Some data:
------------
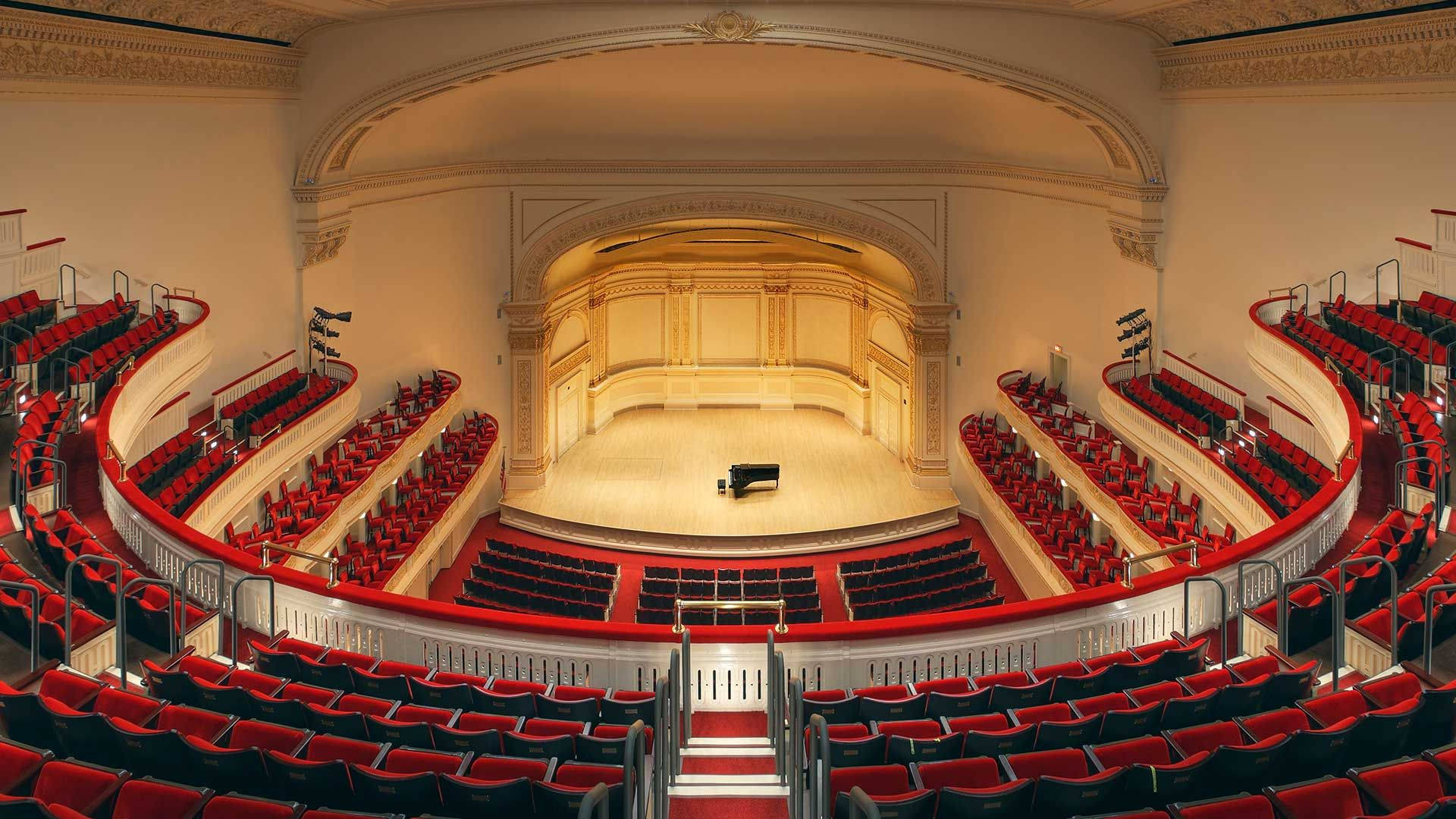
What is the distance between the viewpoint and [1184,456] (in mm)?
16547

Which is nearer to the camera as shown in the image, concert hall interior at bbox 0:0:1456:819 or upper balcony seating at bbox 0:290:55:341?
concert hall interior at bbox 0:0:1456:819

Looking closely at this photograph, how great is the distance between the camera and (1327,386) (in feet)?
45.8

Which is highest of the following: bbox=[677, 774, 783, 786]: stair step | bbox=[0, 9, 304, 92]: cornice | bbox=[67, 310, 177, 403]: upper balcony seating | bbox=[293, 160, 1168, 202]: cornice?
bbox=[0, 9, 304, 92]: cornice

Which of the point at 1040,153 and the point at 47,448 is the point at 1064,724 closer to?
the point at 47,448

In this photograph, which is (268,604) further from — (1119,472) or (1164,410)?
(1164,410)

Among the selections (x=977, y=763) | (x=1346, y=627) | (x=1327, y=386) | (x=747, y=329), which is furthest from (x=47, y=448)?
(x=747, y=329)

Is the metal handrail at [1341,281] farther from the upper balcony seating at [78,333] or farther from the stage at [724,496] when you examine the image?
the upper balcony seating at [78,333]

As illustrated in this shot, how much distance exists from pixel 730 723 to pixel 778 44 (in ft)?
44.2

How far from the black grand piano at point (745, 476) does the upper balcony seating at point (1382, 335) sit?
39.7ft

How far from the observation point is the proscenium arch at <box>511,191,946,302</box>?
84.6ft

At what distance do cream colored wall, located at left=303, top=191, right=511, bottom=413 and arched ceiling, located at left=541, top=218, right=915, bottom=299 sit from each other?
1.58m

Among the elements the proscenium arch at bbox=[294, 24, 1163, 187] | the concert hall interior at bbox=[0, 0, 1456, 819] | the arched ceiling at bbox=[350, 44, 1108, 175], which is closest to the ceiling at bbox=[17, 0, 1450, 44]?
the concert hall interior at bbox=[0, 0, 1456, 819]

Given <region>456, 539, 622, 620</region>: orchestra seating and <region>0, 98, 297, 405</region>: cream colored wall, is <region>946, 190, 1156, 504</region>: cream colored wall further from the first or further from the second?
<region>0, 98, 297, 405</region>: cream colored wall

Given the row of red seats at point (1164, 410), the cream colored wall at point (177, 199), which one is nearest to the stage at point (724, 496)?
the row of red seats at point (1164, 410)
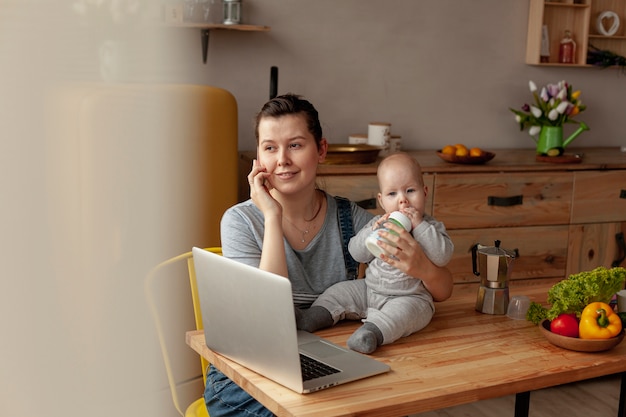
------------
▶ [What is required]: Rewrite all of the data above with "stage arch" substituted for every instance of "proscenium arch", leaving all other text unchanged. Omit the pictures from your answer.

▶ [Response to this task]:
What is the distance between the viewpoint and [1184,456] (in mm)?
16547

Which is nearer to the camera as shown in the image, concert hall interior at bbox 0:0:1456:819 or upper balcony seating at bbox 0:290:55:341?
concert hall interior at bbox 0:0:1456:819

Looking closely at this photograph, how great is the distance between the camera and (1327,386) (in feet)?
45.8

Which is highest of the following: bbox=[677, 774, 783, 786]: stair step | bbox=[0, 9, 304, 92]: cornice | bbox=[67, 310, 177, 403]: upper balcony seating | bbox=[293, 160, 1168, 202]: cornice?
bbox=[0, 9, 304, 92]: cornice

Which of the point at 1040,153 and the point at 47,448 is the point at 1064,724 closer to?
the point at 47,448

In this photograph, which is (268,604) further from — (1119,472) or (1164,410)?
(1164,410)

Among the selections (x=977, y=763) | (x=1346, y=627) | (x=1327, y=386) | (x=747, y=329), which is furthest from (x=47, y=448)?
(x=747, y=329)

Is the metal handrail at [1341,281] farther from the upper balcony seating at [78,333] or farther from the stage at [724,496] when you examine the image?
the upper balcony seating at [78,333]

As illustrated in this shot, how much distance exists from pixel 730 723 to pixel 778 44 (in ft)?
44.2

How far from the black grand piano at point (745, 476) does the upper balcony seating at point (1382, 335) sit?
39.7ft

How far from the observation point is the stage arch at <box>511,191,946,302</box>?
84.6ft

At what distance do cream colored wall, located at left=303, top=191, right=511, bottom=413 and arched ceiling, located at left=541, top=218, right=915, bottom=299 sit from each other?
1.58m

Among the elements the stage arch at bbox=[294, 24, 1163, 187] | the concert hall interior at bbox=[0, 0, 1456, 819] | the arched ceiling at bbox=[350, 44, 1108, 175], which is closest to the ceiling at bbox=[17, 0, 1450, 44]?
the concert hall interior at bbox=[0, 0, 1456, 819]

Given <region>456, 539, 622, 620</region>: orchestra seating and <region>0, 98, 297, 405</region>: cream colored wall, is <region>946, 190, 1156, 504</region>: cream colored wall further from the first or further from the second?
<region>0, 98, 297, 405</region>: cream colored wall

Given the row of red seats at point (1164, 410), the cream colored wall at point (177, 199), which one is nearest to the stage at point (724, 496)?
the row of red seats at point (1164, 410)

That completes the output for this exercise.